Alex Leow, who helped develop the DTI methods used in the study, says that research into other disorders, including Alzheimer's disease, have also yielded early biomarkers of interest. Those biomarkers may not only provide an opportunity for doctors to one day identify which people with a particular genetic make-up may develop a disorder but also provide a substantial time window where they might intervene to try to delay or prevent symptoms.

"There are some really exciting opportunities coming out of the bench research," she says. "And if we can see some of these changes as early as 20 or 30 years earlier in a particular patient population, we may have the ability to treat them when they are young, with some kind of cognitive exercise or perhaps some kind of drug. The hope being that we could prevent them from developing these terrible symptoms decades later."

Simon is quick to caution that his study cannot yet predict which people with the FMR1 pre-mutation will ultimately develop FXTAS. But with more longitudinal studies, he says, it is likely that they may one day be able to.

The hope of early intervention

Joseph Masdeu, director of the Nantz National Alzheimer Center and Neuroimaging at Houston Methodist Hospital, says that more and more, researchers are trying to go back in time when it comes to neurodegenerative disease and identify biomarkers in the pre-symptomatic stages of these disorders. (See, A Window Into Alzheimer's).

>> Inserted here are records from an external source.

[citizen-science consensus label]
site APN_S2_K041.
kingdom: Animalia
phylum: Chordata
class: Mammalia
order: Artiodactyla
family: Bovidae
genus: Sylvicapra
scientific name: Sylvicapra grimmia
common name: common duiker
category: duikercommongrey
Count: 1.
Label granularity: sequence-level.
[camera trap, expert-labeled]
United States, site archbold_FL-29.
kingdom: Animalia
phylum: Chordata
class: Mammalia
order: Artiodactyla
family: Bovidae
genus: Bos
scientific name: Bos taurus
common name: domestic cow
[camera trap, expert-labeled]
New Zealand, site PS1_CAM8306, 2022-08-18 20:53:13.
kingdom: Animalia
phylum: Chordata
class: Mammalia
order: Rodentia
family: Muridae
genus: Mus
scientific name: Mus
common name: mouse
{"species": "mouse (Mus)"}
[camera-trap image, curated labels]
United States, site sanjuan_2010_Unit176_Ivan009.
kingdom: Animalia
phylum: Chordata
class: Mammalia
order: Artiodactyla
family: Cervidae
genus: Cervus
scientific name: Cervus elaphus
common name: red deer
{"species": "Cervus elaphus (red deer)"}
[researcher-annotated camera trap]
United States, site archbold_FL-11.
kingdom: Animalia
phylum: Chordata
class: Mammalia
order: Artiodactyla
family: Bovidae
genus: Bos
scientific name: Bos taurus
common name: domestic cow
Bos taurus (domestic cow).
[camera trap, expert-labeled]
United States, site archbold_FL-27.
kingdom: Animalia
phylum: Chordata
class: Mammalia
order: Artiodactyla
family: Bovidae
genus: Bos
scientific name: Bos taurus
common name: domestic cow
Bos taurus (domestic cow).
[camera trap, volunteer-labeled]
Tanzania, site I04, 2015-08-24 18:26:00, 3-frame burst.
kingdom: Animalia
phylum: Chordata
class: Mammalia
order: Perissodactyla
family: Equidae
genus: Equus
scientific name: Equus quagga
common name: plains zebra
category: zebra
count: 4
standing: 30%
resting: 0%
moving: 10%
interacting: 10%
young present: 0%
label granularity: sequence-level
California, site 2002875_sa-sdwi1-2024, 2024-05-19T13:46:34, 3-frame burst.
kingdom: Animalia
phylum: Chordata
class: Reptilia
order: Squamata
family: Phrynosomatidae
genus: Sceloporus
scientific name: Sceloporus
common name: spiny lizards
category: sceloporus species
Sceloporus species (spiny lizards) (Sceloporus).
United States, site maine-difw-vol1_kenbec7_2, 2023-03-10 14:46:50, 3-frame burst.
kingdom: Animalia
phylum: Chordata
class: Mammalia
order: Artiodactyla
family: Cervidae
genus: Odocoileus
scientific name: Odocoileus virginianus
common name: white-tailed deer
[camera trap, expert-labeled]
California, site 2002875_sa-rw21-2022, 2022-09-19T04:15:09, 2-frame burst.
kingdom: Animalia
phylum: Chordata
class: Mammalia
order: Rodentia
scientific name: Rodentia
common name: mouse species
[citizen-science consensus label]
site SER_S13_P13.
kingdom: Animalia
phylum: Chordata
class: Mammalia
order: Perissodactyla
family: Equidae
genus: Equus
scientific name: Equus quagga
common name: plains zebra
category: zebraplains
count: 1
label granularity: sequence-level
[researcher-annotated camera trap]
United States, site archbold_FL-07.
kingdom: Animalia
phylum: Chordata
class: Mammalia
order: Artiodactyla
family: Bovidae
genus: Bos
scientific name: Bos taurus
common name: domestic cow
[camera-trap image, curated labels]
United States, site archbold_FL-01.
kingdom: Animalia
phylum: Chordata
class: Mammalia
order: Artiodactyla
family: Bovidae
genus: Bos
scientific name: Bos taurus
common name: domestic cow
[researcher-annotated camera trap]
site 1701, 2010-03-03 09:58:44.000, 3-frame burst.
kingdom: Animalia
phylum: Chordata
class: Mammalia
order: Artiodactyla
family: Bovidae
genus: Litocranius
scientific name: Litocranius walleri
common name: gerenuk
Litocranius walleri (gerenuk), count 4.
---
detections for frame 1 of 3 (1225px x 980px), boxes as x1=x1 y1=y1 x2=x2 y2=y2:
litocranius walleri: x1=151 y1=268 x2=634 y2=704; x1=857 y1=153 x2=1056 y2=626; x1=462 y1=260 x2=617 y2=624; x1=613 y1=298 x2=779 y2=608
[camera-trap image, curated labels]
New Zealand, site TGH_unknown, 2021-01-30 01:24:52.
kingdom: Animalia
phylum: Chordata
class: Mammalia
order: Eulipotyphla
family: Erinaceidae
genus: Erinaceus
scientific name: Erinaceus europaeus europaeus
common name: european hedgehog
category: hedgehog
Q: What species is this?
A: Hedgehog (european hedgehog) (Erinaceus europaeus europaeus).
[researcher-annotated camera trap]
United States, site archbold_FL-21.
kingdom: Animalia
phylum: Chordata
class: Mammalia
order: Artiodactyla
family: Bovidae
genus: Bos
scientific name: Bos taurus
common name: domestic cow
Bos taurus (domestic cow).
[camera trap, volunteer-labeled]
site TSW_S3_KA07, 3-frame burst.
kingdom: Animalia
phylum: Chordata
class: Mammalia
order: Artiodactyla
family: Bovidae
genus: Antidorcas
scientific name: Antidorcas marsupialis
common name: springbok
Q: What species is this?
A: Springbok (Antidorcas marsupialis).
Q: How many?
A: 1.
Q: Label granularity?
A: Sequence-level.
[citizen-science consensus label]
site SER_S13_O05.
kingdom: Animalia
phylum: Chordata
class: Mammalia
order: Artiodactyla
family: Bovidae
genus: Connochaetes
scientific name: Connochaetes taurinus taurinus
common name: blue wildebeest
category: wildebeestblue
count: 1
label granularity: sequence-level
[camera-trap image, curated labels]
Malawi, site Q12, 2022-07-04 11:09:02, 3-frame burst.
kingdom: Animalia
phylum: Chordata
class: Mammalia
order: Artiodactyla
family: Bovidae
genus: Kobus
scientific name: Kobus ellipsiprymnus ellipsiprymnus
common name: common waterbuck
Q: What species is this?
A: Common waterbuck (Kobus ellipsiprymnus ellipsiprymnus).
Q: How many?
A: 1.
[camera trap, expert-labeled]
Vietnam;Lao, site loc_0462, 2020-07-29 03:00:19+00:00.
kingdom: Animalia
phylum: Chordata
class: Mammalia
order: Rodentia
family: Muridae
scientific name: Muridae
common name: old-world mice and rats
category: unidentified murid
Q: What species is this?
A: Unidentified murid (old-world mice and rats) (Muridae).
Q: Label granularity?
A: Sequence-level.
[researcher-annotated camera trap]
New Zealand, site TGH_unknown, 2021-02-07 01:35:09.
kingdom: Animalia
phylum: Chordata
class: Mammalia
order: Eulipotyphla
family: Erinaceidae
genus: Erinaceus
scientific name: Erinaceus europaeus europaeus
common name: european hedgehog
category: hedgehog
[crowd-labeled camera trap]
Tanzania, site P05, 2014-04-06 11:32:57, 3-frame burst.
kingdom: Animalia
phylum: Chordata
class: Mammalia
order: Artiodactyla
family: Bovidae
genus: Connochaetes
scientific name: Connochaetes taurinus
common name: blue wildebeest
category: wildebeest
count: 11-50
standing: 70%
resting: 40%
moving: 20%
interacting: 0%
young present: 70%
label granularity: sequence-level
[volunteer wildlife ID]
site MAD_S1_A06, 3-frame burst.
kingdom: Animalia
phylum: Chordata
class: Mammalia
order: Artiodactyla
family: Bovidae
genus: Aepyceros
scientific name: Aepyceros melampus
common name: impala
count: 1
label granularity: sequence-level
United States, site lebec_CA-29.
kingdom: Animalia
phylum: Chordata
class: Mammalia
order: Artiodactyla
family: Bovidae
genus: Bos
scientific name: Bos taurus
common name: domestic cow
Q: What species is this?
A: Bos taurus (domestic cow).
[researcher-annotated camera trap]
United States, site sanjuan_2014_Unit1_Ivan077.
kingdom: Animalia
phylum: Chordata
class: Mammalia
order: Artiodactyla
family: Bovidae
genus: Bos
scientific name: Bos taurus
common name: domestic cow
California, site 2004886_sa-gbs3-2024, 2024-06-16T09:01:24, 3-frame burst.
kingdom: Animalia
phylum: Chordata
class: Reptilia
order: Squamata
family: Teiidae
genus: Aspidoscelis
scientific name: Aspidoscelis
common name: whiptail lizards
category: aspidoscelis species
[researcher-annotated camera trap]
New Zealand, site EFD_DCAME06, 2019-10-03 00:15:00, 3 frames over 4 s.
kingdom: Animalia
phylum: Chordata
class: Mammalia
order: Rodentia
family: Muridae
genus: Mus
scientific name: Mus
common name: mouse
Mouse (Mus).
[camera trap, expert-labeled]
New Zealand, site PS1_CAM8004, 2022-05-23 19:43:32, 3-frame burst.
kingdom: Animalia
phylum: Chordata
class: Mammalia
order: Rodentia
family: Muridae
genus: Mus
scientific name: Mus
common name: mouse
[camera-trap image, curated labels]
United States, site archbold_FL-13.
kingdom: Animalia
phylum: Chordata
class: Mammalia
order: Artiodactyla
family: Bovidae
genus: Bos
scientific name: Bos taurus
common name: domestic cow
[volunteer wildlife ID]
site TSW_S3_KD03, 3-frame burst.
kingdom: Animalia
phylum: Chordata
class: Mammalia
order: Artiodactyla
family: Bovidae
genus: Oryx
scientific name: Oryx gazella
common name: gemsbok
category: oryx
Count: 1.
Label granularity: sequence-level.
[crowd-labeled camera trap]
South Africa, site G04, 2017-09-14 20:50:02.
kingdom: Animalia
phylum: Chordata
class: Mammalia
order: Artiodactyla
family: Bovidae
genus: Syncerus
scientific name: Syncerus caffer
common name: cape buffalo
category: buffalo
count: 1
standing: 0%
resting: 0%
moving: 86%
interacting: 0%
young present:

"Think about cardiovascular disease. We give people statins to reduce cholesterol in the plasma, preventing arterosclerosis, heart attack, and stroke," he says. "But you can't give that statin to someone who already has had a bunch of strokes. It's too late. The disease is there. It's the same with neurodegenerative disorders. We have to go back and try to stop the problem before it becomes a problem. So in Alzheimer's we have a similar situation, where we have to reduce amyloid-beta plaques years before symptoms happen."

His own research using a combination of ApoE genotyping, a gene linked to Alzheimer's disease, and positron emission tomography (PET) scanning, found that amyloid beta, the sticky plaque found in excess amounts in the brains of people with Alzheimer's, starts to build up 15-20 years before symptoms show. That work has gone on to clinical trial, where patients are being given different pharmacological compounds to try to remove the amyloid from the brain before it does its damage. Masdeu thinks we will see similar approaches with other neurodegenerative disorders in the future.

"We now have ways to look at axonal integrity, at brain metabolism, and at connections. So if there are changes happening in the brain before the person gets a disease, we have more opportunities to intervene," he says. "Neuroimaging techniques are evolving into a very powerful set of tools for clinicians. And when they are used accurately and thoughtfully, we can, with luck, find better ways of treating so many of these disorders and helping people before they ever get sick."